The input:
┏━━
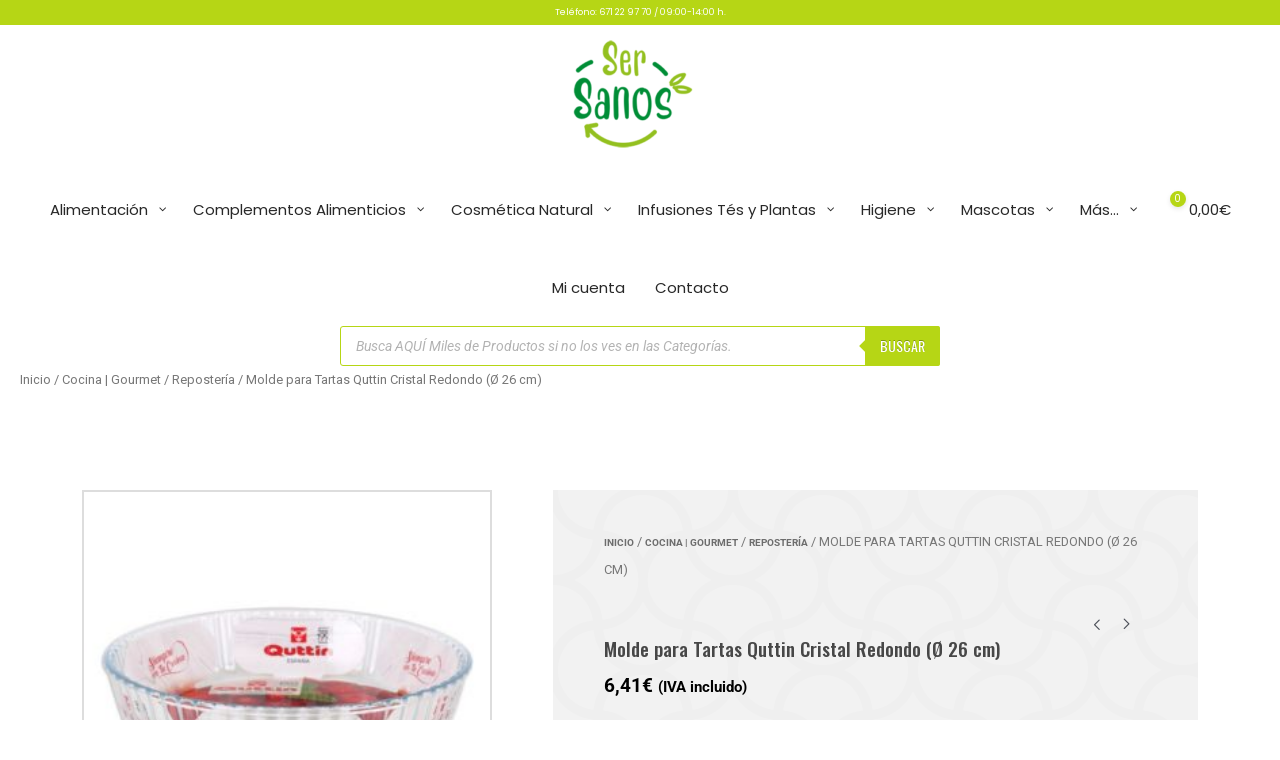

--- FILE ---
content_type: application/javascript; charset=utf-8
request_url: https://cs.iubenda.com/cookie-solution/confs/js/80974476.js
body_size: -230
content:
_iub.csRC = { publicId: 'a60e9269-6db6-11ee-8bfc-5ad8d8c564c0', floatingGroup: false };
_iub.csEnabled = true;
_iub.csPurposes = [];
_iub.csFeatures = {"geolocation_setting":true,"cookie_solution_white_labeling":0,"rejection_recovery":false,"full_customization":true,"multiple_languages":"es","mobile_app_integration":false};
_iub.csT = null;
_iub.googleConsentModeV2 = true;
┗━━
Task to complete: What is needed is every entry above, repeated exactly, with the pictures dropped.

Task output:
--- FILE ---
content_type: application/javascript; charset=utf-8
request_url: https://cs.iubenda.com/cookie-solution/confs/js/80974476.js
body_size: -230
content:
_iub.csRC = { publicId: 'a60e9269-6db6-11ee-8bfc-5ad8d8c564c0', floatingGroup: false };
_iub.csEnabled = true;
_iub.csPurposes = [];
_iub.csFeatures = {"geolocation_setting":true,"cookie_solution_white_labeling":0,"rejection_recovery":false,"full_customization":true,"multiple_languages":"es","mobile_app_integration":false};
_iub.csT = null;
_iub.googleConsentModeV2 = true;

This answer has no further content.